If I understand the Circle docs correctly...

   [...] searched for in the pre-loaded standard binaries: libc, libm, libpthread, libstdc++ and libc++abi. 
   Additional libraries may be loaded with the -M compiler switch. When the requested function is found, 
   a foreign-function call is made, [...]

...all libraries are fair game? And I guess you might be able to do your own function/dll probing with libdl.

Do you guys see this as a feature or a liability?

Reelin · on May 6, 2020

I love the D language but I actually think its designers got that point wrong.

Compilers are _far_ from security hardened and an attacker slipping something evil into the output binary is probably equally as bad anyway (you distribute it to your users after all). Ultimately you shouldn't be compiling code you don't trust without a good reason and appropriate precautions.

As a counterexample, as far as I'm aware Common Lisp makes no distinction between execution that occurs at compile time versus run time. It still seems to be doing pretty well though!

guenthert · on May 6, 2020

> Common Lisp makes no distinction between execution that occurs at compile time versus run time.

That's not quite phrased correctly. Common Lisp very well makes such a distinction, but allows code to be executed at compile time, load time or run time. See http://www.lispworks.com/documentation/HyperSpec/Body/s_eval... for detaills.

rurban · on May 6, 2020

Common Lisp programmers know what they do. We do have the same problem in perl, where people don't get the difference of a BEGIN block to an INIT block.

With C++ the template syntax is so horrible convoluted, that I doubt people get the idea of compile-time expressions. What is allowed, and what forbidden.

rurban · on May 6, 2020

The problem with compile-time expressions are side-effects.

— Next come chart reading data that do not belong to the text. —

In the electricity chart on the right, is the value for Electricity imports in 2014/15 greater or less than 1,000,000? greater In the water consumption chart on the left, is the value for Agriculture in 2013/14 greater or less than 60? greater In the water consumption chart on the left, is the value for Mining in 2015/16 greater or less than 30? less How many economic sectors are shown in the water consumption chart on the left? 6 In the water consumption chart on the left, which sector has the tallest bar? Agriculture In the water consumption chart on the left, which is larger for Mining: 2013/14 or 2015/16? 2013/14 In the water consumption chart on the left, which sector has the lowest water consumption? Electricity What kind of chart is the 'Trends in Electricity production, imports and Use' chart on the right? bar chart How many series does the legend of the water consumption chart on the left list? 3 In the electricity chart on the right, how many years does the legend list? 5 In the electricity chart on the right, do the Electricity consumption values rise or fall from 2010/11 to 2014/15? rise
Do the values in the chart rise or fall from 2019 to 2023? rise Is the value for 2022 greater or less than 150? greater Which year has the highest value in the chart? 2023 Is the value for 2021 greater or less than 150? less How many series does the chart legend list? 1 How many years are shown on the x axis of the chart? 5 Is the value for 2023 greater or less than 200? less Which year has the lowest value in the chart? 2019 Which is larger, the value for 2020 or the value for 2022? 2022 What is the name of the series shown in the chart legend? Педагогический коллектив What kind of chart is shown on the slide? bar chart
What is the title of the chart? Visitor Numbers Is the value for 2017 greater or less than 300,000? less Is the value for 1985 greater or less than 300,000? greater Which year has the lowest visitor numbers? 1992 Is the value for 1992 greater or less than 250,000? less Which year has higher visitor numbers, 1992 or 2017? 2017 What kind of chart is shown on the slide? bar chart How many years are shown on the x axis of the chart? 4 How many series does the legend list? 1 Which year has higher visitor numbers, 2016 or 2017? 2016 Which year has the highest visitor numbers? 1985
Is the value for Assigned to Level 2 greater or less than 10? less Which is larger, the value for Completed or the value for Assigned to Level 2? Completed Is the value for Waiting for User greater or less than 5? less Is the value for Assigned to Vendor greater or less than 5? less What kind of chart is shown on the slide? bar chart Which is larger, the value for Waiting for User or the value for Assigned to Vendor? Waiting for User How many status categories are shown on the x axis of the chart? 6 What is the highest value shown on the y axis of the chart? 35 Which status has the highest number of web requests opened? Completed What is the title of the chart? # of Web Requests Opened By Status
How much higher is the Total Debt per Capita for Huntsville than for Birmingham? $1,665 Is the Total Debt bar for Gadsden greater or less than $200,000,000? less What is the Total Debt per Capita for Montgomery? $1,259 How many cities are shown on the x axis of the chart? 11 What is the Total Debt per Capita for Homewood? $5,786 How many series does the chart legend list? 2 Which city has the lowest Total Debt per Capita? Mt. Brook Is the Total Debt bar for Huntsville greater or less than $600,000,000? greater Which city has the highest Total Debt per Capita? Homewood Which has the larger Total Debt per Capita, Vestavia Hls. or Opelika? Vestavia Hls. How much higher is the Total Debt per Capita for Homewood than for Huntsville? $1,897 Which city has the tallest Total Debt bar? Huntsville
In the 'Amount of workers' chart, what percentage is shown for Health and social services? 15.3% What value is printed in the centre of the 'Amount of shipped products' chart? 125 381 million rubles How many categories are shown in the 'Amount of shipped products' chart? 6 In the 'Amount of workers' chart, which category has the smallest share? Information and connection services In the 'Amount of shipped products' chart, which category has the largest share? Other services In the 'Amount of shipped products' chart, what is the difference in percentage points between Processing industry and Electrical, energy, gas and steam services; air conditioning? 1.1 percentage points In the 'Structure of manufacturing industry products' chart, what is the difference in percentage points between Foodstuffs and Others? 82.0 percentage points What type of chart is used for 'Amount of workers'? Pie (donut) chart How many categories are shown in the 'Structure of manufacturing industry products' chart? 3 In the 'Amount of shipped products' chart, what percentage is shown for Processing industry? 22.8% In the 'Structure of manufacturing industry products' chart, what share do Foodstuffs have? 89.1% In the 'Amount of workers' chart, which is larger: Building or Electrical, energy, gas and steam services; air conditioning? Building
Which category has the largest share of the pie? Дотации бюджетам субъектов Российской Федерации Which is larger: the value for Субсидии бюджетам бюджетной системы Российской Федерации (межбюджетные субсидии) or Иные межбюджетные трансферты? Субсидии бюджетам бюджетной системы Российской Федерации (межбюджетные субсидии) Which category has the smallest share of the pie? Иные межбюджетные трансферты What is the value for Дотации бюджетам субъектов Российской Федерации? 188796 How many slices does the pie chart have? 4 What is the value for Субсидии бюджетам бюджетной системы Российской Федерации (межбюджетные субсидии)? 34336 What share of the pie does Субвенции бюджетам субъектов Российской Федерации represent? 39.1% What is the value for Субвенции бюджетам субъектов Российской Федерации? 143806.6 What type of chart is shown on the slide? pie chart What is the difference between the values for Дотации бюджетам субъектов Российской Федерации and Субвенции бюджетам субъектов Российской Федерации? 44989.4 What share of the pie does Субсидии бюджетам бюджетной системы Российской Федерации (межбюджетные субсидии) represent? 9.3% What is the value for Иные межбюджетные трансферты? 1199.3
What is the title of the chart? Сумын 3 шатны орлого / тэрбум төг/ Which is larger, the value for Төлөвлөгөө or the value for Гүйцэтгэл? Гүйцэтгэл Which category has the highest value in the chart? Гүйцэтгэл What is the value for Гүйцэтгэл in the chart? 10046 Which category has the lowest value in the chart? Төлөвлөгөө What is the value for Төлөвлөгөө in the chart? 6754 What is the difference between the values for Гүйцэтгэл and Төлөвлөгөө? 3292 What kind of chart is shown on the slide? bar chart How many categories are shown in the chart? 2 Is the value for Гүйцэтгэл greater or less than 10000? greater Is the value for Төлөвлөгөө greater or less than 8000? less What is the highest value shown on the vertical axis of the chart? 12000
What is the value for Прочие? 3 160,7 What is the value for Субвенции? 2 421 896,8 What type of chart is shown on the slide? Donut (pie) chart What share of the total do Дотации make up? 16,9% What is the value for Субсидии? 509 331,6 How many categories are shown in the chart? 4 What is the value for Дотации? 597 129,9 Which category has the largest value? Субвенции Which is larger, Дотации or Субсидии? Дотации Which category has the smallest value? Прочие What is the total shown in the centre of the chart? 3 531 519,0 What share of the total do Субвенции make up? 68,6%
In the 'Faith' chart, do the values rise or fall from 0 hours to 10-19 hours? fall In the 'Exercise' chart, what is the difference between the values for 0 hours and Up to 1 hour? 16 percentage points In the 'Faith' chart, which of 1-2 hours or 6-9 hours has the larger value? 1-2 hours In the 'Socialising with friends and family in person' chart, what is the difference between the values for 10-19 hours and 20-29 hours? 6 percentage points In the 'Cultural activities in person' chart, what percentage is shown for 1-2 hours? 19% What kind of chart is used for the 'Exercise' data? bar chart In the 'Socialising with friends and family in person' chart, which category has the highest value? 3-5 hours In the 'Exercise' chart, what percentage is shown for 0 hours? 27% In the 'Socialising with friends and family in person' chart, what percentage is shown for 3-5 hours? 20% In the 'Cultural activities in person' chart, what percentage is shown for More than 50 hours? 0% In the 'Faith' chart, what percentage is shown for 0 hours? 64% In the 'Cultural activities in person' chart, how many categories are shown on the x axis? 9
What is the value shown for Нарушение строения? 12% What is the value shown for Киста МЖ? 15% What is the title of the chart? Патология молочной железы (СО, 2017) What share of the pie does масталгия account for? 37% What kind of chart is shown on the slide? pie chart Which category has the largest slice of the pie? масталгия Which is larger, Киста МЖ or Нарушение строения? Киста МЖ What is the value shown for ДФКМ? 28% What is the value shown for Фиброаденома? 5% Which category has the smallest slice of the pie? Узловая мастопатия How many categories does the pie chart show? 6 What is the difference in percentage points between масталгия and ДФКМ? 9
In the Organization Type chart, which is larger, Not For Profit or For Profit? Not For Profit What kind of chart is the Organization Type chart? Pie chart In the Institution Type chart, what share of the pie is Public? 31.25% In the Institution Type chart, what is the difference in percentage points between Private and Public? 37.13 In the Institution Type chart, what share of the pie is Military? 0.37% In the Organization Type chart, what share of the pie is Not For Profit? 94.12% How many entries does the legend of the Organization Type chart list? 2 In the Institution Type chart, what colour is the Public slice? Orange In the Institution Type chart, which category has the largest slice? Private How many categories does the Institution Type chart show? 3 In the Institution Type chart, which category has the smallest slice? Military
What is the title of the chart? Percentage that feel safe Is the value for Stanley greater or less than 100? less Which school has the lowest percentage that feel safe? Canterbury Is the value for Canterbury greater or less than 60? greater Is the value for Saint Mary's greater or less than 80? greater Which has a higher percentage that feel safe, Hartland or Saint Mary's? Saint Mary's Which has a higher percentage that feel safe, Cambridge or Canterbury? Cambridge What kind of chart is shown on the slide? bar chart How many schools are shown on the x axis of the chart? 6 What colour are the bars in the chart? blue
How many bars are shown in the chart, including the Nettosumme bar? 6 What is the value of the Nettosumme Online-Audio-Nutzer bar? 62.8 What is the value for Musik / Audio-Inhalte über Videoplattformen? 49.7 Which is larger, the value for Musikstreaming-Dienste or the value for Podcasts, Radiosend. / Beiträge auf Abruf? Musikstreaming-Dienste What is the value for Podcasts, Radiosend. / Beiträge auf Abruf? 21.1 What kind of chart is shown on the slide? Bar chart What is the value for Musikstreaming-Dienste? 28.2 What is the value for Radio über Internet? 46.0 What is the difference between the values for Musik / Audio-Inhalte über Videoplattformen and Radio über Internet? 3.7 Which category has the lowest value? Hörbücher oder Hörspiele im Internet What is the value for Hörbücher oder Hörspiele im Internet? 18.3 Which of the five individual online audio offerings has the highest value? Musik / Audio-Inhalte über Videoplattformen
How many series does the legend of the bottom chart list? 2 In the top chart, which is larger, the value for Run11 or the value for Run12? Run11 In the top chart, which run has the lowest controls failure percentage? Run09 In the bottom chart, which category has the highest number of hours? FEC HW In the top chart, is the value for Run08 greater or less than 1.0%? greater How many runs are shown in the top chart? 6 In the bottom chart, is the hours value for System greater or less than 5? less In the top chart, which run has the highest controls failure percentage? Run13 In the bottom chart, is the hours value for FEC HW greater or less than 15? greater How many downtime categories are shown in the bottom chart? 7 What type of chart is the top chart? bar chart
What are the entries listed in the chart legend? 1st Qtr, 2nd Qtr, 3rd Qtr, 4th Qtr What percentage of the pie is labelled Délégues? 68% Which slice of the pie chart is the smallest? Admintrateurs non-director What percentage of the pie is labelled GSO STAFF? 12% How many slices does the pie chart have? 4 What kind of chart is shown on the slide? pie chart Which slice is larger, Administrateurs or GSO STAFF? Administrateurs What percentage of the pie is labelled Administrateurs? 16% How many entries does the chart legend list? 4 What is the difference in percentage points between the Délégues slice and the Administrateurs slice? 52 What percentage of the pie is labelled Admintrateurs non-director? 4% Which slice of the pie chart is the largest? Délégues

They are only done locally, which is sometimes not what you want. syscalls, fileio, Config checks are not done at runtime, and this is for 99% a bug. You really need to know what you do. And each such sideffect is only done once, when you run the compiler. Not at the client.

kristiandupont · on May 6, 2020

I agree. This is very impressive tech and I definitely see the appeal. I once spent a lot of energy attacking the same problem from the other end so to speak, by generating code at runtime (https://github.com/kristiandupont/rtasm/). I managed to make some logic that had many levels of loops and conditions perform extremely well with it but when I had to debug that stuff a year later, I was basically at my wit's end.

Currently, I am writing JS and TS code and I do quite a bit of code generation. It's great -- it goes into my repo so I get nice diffs when I make a change, I have easily debuggable code and my generator-code can be "unclean" and support weird edge cases through simple if-statements. Of course, my younger self would feel contempt bordering on pity for someone like me who clearly has no sense of beauty, or integrity, really. :-)

nurettin · on May 6, 2020

If you read the examples, they aren't weird recursive template hacks, you just prefix some code with @meta and it goes to compile time.

phekunde · on May 6, 2020

> But, I think this trend might lead to extremely hard to read code, and there is a good chance that this hard-to-read code will be treated as some black box/voodoo.

Boost libraries fall into this category.

neutronicus · on May 6, 2020

Code readability is one issue, build times another.

Chandler Carruth had a nice talk at CppCon 2019 about how widespread usage of protobuf wound up causing the Compiler to time out on single translation units in the Google code base.